Poco a poco fui ahorrando para poder ir haciendo mi ajuar pues aquel joven que se llamaba Pedro, que me observaba mientras trabajaba en el campo cuando yo pasaba con el borrico cargado de viandas para vender, se había convertido ya en mi novio.
Veinte primaveras tenía yo cuando decidimos casarnos pero aquello se convirtió en otro problema. El cura me dijo que no podía darnos el sacramento porque ni estaba bautizada ni tenía documentación alguna. Se pusieron en contacto con Tarazona, localidad de la que dependía administrativamente Alfaro, pero las pesquisas fueron infructuosas por lo que el cura se negaba a casarnos. “Pues bien –le dije a aquel sacerdote- si usted no nos casa, nos iremos a vivir juntos sin ninguna bendición”. En aquella España franquista, de misa diaria y con una Iglesia que se había convertido en el brazo moral de la dictadura, mis palabras sonaron casi como una herejía. El cura se echó las manos a la cabeza y tuvo que pedir a Roma permiso para bautizarme y casarme bajo condición.
Mi vida cambió completamente a partir de ese momento. Por fin la suerte me miraba de frente y no pude elegir hombre más bueno, honrado y trabajador. Continué sirviendo y ayudando a mi marido en las labores del campo y poco a poco fuimos ahorrando. Al año llegó mi primer hijo, y después el segundo y más tarde una niña y un niño mellizos. Nunca nos separábamos, siempre íbamos los seis juntos, trabajábamos mucho y después de varios años conseguimos poner un pequeño negocio. Di a mis hijos todo el amor que yo no tuve de pequeña.
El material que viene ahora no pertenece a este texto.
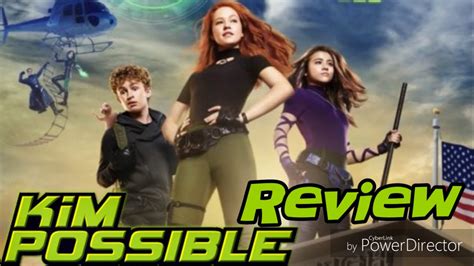 482 likes · 2 talking about this. Kim Possible Live Action Movie Review (2019) - YouTube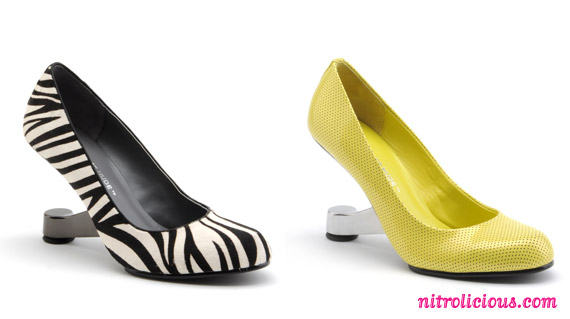 United Nude Spring/Summer 2011 Collection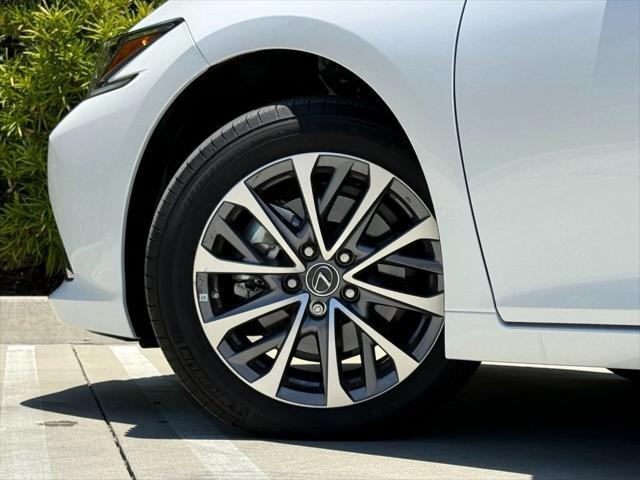 used 2025 Lexus ES 350 car, priced at $39,991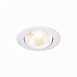 Св-к встр. Белый LED 1*8W 4000K 640Lm Ra80 36° IP20 D86xH50 220-240V ST211.548.08.36 - фото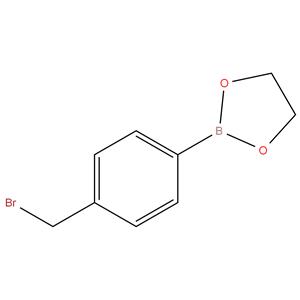 2-(4-(Bromomethyl)phenyl)-1,3,2-dioxaborolane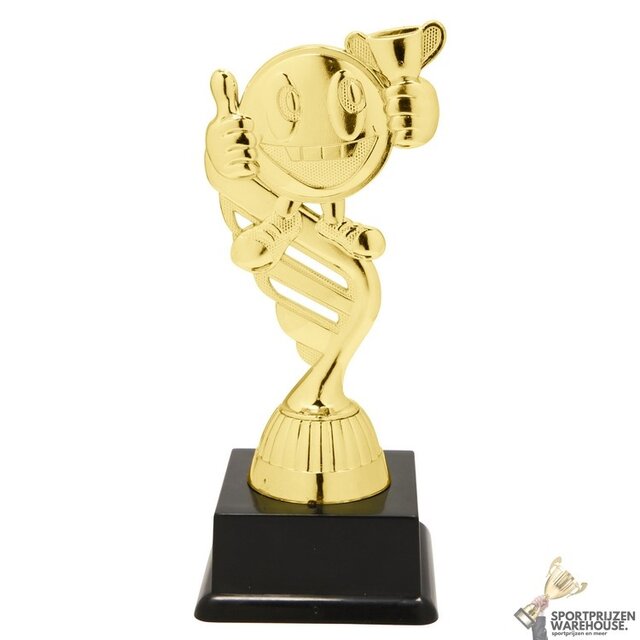 Voordelige gouden Voetbal trofee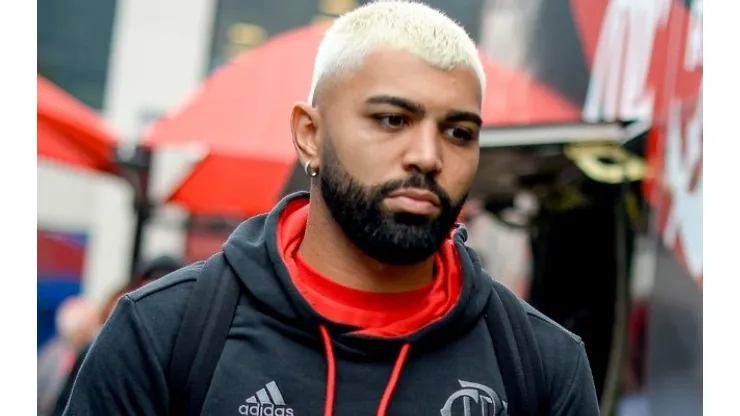 URGENTE! Gabigol vive ‘drama’ no Flamengo às vésperas de decisão - Foto: Divulgação/Flamengo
El negocio fue creciendo poco y hoy da trabajo a varios de mis hijos después de que mi marido falleciera hace unos años. Sin embargo, la pena de no saber quién soy me ha acompañado siempre. Aún hoy, con 86 años sigo pensando que es posible encontrar algún lazo familiar que me devuelva a mis orígenes y pido que si alguna persona que lea este relato puede ayudarme se ponga en contacto conmigo para evitar que abandone esta vida sin poder reconocerme en alguna fotografía, en alguna ciudad, en alguna casa familiar y sin conocer la historia de mis padres.
Nota de Estrella
Creo que mi abuela tiene derecho a conocer su identidad y a quitarse esa pena que lleva en el alma desde hace 86 años. Pero necesitamos ayuda para saber dónde investigar, a quién acudir, dónde encontrar las herramientas necesarias para conseguir esclarecer el origen de mi abuela. Tenemos un puzle y no sabemos cómo encajar las piezas. También queremos dar las gracias a las autoras de Nietas de la Memoria por brindarnos la oportunidad de contar la historia de mi abuela.
Hemos recurrido a una prueba de ADN y tenemos una coincidencia muy positiva que la sitúa en Castilla León y pedimos y deseamos que la familia colabore en esta búsqueda. Yo, Estrella, seguiré buscando los orígenes de mi abuela a la que admiro y quiero con locura, por esa mujer que es una superviviente y supo caminar sola en este mundo . Te quiero abuela.
Hola Estrella, habras contactado el colegio , parece que todavía existe, por si tienen archivos de esa época y si ya no la tienen, contactar el diócesis correspondiente.
Un beso a tu abuelita
Esta historia me sobrecoge y me interesa.
Que belleza de historia yo trato de armar mi árbol genealógico sobretodo me interesa conocer la familia Brull, catalana ya que desconozco todo de la familia de mi abuelo paterno. Solo me imagino el.sentimiento de desconocer mis orígenes y ha de ser muy triste. Ojalá los encuentre.
El Señor sí conoce los orígenes de la abuelita Vicenta. Lo importante es cómo ella se sobrepuso a la adversidad y todos sus descendientes la aman tanto. Si oramos con fe, el Señor les hará saber mucho, antes de que ella deje su cuerpo…abrazos.